* [Problems to solve]
1. In the passage about Jess's painting, return the wording from "Also inscribed on" up to and including "of the Sun!".
2. According to the passage about Jess's painting, in what gallery did he have his first solo exhibition?
3. Write what comes next in the text about Jess's painting Crossing and Recrossing the Heart, picking up after its final line.

* [Text passage]
****************

Jess had his first solo exhibition at the Helvie Makela Gallery, San Francisco in 1951.
In 1959, the artist began an important series of works called The Translations Series. The series began with twenty-six paintings that combined enlarged reproductions of photographs, engravings, and literary texts. This painting, completed in 1975 is number 28 in the series which the artist continued to revisit throughout his life.
Crossing and Recrossing the Heart: Translation #28, is a wonderful example of the artist use of mytho-poetic themes, signs and symbols that hasten back to the artist’s early surrealist influences.
Unique among Jess’ most accomplished works, Crossing And Recrossing the Heart contains an important inscription where by the artist explains his particular source material:
Translation #28: from 2 illustrations in Mexican and Central American Mythology by Irene Nicholson: Codex Vaticanus of “Quetzalcatl, the morning star being swallowed by the serpent, earth, as day breaks and the sun returns”, and Codex Fejervary-Mayer of “Lord of the Vanquard, or Lord of the Nose, Yiacatecuhtli, …god of the Pochectas, the traveling merchants… followers of Quetzalcoatl”
Also inscribed on the back is an Aztec poem translated from the Spanish of Angel Maria Garibay by Irene Nicholson and reprinted in Laurette Sejourne’s Burning Water:
“…I offer, offer flowering cocoa:
that I may be sent to the House of the Sun!
Beautiful and very rich is the crown of quetzal plumes:
may I know the House of the Sun, may I go to that place!

****************

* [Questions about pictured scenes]
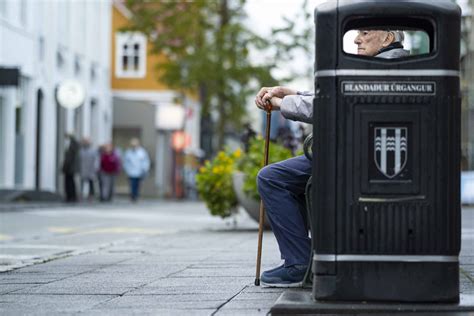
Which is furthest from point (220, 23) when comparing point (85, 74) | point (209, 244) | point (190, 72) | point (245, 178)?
point (209, 244)

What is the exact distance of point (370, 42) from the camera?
6.45 meters

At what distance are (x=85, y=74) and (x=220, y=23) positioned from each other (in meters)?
5.97

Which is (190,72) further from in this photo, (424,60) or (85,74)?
(424,60)

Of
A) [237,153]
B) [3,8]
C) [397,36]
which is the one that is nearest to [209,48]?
[3,8]

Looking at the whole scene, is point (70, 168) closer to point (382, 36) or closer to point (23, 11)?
point (23, 11)

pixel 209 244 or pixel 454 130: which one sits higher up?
pixel 454 130

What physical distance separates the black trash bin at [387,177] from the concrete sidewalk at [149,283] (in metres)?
0.53

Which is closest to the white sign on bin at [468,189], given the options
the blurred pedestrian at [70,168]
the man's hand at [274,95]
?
the blurred pedestrian at [70,168]

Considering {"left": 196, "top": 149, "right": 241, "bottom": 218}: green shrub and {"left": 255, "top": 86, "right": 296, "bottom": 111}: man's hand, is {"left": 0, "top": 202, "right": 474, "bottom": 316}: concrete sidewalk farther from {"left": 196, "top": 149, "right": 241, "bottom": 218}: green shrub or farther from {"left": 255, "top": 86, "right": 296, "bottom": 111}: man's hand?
{"left": 196, "top": 149, "right": 241, "bottom": 218}: green shrub

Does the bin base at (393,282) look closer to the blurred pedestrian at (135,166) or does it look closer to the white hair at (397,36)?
the white hair at (397,36)

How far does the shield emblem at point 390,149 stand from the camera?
228 inches

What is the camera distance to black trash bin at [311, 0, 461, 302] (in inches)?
228

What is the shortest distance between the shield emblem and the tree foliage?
32.9m

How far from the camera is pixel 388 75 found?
5.81 metres
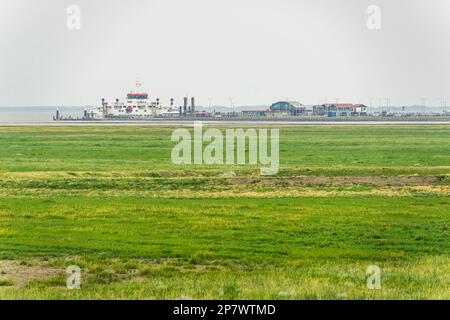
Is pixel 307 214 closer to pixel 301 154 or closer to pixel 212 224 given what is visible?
pixel 212 224

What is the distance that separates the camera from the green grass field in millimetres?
19453

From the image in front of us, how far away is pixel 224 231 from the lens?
2823 centimetres

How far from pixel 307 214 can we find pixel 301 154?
37014 mm

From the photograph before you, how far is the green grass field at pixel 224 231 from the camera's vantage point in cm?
1945

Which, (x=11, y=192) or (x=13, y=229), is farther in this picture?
(x=11, y=192)

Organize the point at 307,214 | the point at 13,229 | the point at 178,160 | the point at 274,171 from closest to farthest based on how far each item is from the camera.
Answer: the point at 13,229, the point at 307,214, the point at 274,171, the point at 178,160

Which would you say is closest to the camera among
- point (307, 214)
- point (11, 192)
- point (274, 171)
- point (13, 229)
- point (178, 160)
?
point (13, 229)

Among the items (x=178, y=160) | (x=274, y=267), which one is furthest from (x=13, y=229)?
(x=178, y=160)

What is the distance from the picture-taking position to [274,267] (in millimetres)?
21938
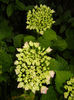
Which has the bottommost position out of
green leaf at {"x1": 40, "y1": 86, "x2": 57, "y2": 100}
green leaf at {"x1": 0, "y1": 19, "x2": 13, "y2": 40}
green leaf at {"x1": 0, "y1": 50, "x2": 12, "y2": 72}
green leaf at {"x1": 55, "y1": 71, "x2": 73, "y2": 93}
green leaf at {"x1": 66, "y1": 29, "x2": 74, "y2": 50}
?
green leaf at {"x1": 40, "y1": 86, "x2": 57, "y2": 100}

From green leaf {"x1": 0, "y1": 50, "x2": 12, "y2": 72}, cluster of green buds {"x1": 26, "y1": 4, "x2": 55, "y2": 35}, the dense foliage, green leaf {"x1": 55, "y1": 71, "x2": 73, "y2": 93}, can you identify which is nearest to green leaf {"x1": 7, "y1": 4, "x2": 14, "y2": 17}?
the dense foliage

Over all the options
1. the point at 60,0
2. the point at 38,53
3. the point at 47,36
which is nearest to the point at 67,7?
the point at 60,0

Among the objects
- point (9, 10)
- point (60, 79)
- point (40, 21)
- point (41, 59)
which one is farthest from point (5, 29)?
point (60, 79)

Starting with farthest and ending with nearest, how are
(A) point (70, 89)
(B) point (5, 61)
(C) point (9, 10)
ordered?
(C) point (9, 10) < (B) point (5, 61) < (A) point (70, 89)

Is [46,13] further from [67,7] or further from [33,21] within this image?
[67,7]

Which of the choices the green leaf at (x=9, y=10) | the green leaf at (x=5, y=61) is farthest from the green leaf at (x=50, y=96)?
the green leaf at (x=9, y=10)

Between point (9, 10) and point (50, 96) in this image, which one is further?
point (9, 10)

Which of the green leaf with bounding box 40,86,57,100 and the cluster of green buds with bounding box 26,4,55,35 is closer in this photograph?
the green leaf with bounding box 40,86,57,100

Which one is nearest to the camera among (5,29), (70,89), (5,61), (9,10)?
(70,89)

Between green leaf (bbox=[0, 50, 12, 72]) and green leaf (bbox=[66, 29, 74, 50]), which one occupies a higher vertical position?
green leaf (bbox=[66, 29, 74, 50])

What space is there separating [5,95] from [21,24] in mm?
932

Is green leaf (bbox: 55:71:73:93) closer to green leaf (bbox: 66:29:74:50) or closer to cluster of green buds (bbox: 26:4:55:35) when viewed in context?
cluster of green buds (bbox: 26:4:55:35)

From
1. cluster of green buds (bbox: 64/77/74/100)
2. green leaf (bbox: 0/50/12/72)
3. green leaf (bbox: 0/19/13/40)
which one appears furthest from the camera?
green leaf (bbox: 0/19/13/40)

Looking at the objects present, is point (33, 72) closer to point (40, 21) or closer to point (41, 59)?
point (41, 59)
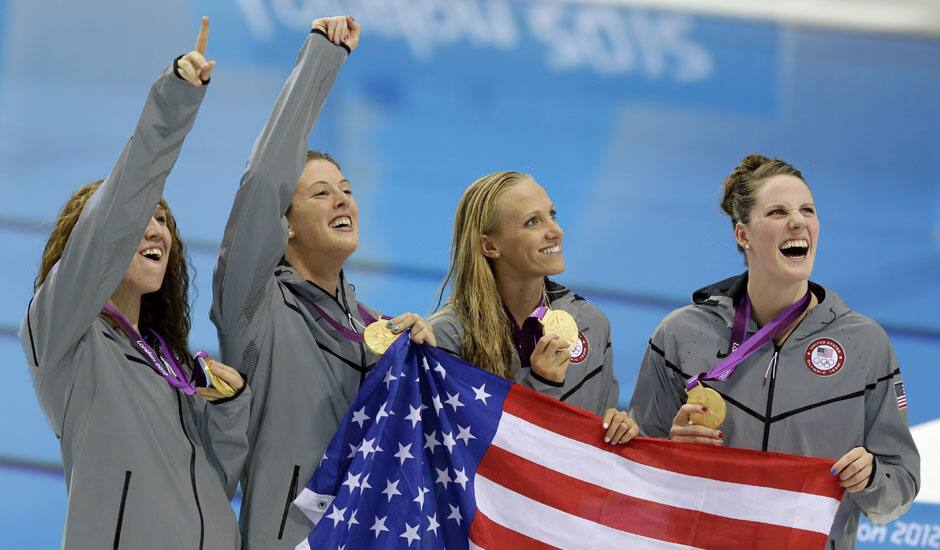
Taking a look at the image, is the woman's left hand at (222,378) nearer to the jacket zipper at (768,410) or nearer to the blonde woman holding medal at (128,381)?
the blonde woman holding medal at (128,381)

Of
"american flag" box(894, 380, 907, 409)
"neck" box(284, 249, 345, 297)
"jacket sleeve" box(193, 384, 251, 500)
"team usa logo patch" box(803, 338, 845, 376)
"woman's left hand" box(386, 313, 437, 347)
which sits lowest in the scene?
"jacket sleeve" box(193, 384, 251, 500)

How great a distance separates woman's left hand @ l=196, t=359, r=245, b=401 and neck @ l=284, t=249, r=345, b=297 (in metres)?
0.45

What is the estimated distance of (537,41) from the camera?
7934mm

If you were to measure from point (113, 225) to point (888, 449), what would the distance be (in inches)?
75.9

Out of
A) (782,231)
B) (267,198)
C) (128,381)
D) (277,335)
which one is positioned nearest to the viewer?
(128,381)

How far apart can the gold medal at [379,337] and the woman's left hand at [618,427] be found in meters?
0.57

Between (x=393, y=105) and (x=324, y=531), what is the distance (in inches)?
198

****************

* [Exercise results]
1.
Also inscribed on the back is an Aztec poem translated from the Spanish of Angel Maria Garibay by Irene Nicholson and reprinted in Laurette Sejourne’s Burning Water:
“…I offer, offer flowering cocoa:
that I may be sent to the House of the Sun!

2. The Helvie Makela Gallery in San Francisco.

3.
Oh, no one contains in his soul the lovely inebriate flower:
sparse cocoa flowers giving their fragrance in huexotzinco’s water.
Each time the sun climbs this mountain
my heart cries and is sad:
would it were the flower of any heart; painted in beautiful colors!
The King of those who return sings on the flowers”
This work has been included in many prominent exhibitions on the art of Jess including: Jess: Translations, Salvages and Pasteups , Dallas Museum of Fine Art, Dallas, TX, April 6 - May 8, 1977; Eight Artists, Philadelphia Museum of Art, Philadelphia, PA, April 28 - June 25, 1978; and the important exhibition Jess: a Grand Collage 1951 - 1993, Albright-Knox Art Gallery, Buffalo, NY, September 12 - October 31, 1993; exhibition traveled to Walker Art Center, Minneapolis, MN; Whitney Museum of American Art, New York, NY.
Jess (1923-2004)
Crossing and Recrossing the Heart: Translation #28, 1975
oil on canvasboard
19 3/4" x 19 3/4"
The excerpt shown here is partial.